PASSAGE FOR REVIEW:
::::::::

Summarization - Often used in conjunction with research applications, summaries of topics are created automatically so that actual people do not have to wade through a large number of long-winded articles (perhaps such as this one!).

Question Answering - This is the new hot topic in NLP, as evidenced by Siri and Watson. However, long before these tools, we had Ask Jeeves (now Ask.com), and later Wolfram Alpha, which specialized in question answering. The idea here is that you can ask a computer a question and have it answer you (Star Trek-style! "Computer…").

Many other applications of NLP technology exist today, but these five applications are the ones most commonly seen in modern enterprise applications.

Applying NLP in Semantic Web Projects

So how can NLP technologies realistically be used in conjunction with the Semantic Web? The answer is that the combination can be utilized in any application where you are contending with a large amount of unstructured information, particularly if you also are dealing with related, structured information stored in conventional databases.

Clearly, then, the primary pattern is to use NLP to extract structured data from text-based documents. These data are then linked via Semantic technologies to pre-existing data located in databases and elsewhere, thus bridging the gap between documents and formal, structured data.

Consider the example of Competitive Intelligence. In this field, professionals need to keep abreast of what's happening across their entire industry. Most information about the industry is published in press releases, news stories, and the like, and very little of this information is encoded in a highly structured way. However, most information about one's own business will be represented in structured databases internal to each specific organization.

::::::::

EXERCISE DATA:

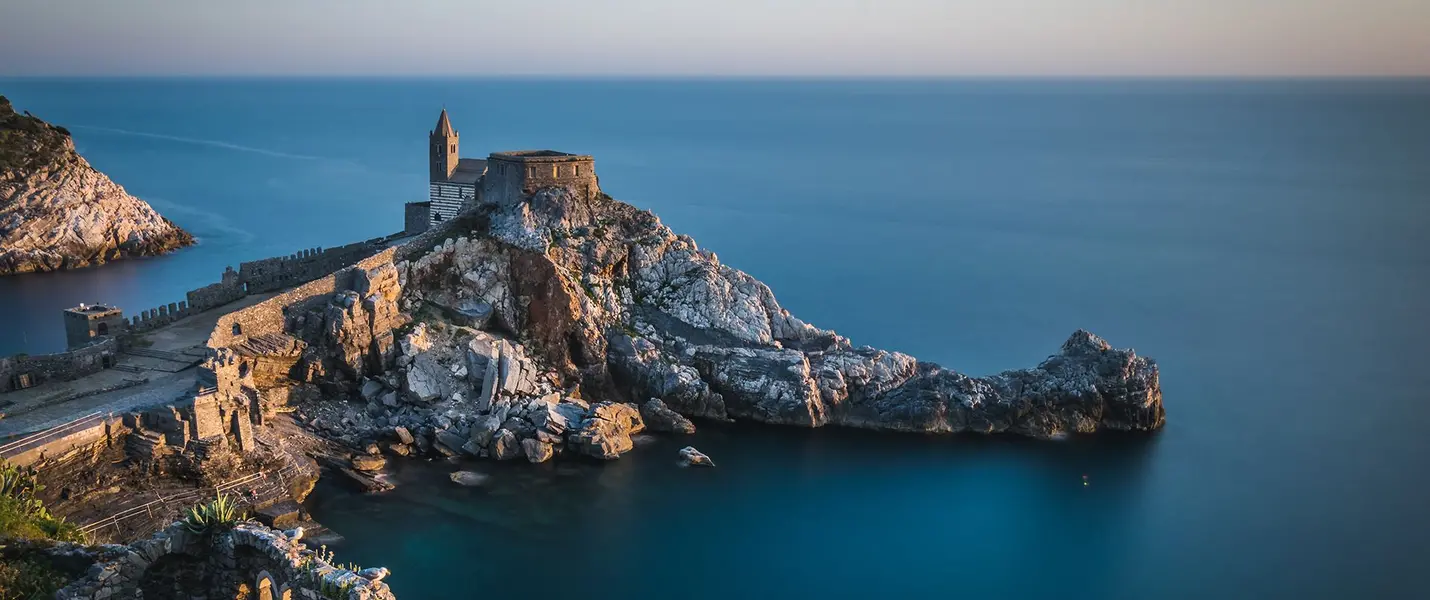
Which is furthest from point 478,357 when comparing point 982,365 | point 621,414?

::::::::

WHAT THE EXERCISE ASKS: Reproduce the passage on natural language processing and the Semantic Web word for word, from start to finish. The listing has no connection to the passage on natural language processing.

EXPECTED ANSWER:
Summarization - Often used in conjunction with research applications, summaries of topics are created automatically so that actual people do not have to wade through a large number of long-winded articles (perhaps such as this one!).

Question Answering - This is the new hot topic in NLP, as evidenced by Siri and Watson. However, long before these tools, we had Ask Jeeves (now Ask.com), and later Wolfram Alpha, which specialized in question answering. The idea here is that you can ask a computer a question and have it answer you (Star Trek-style! "Computer…").

Many other applications of NLP technology exist today, but these five applications are the ones most commonly seen in modern enterprise applications.

Applying NLP in Semantic Web Projects

So how can NLP technologies realistically be used in conjunction with the Semantic Web? The answer is that the combination can be utilized in any application where you are contending with a large amount of unstructured information, particularly if you also are dealing with related, structured information stored in conventional databases.

Clearly, then, the primary pattern is to use NLP to extract structured data from text-based documents. These data are then linked via Semantic technologies to pre-existing data located in databases and elsewhere, thus bridging the gap between documents and formal, structured data.

Consider the example of Competitive Intelligence. In this field, professionals need to keep abreast of what's happening across their entire industry. Most information about the industry is published in press releases, news stories, and the like, and very little of this information is encoded in a highly structured way. However, most information about one's own business will be represented in structured databases internal to each specific organization.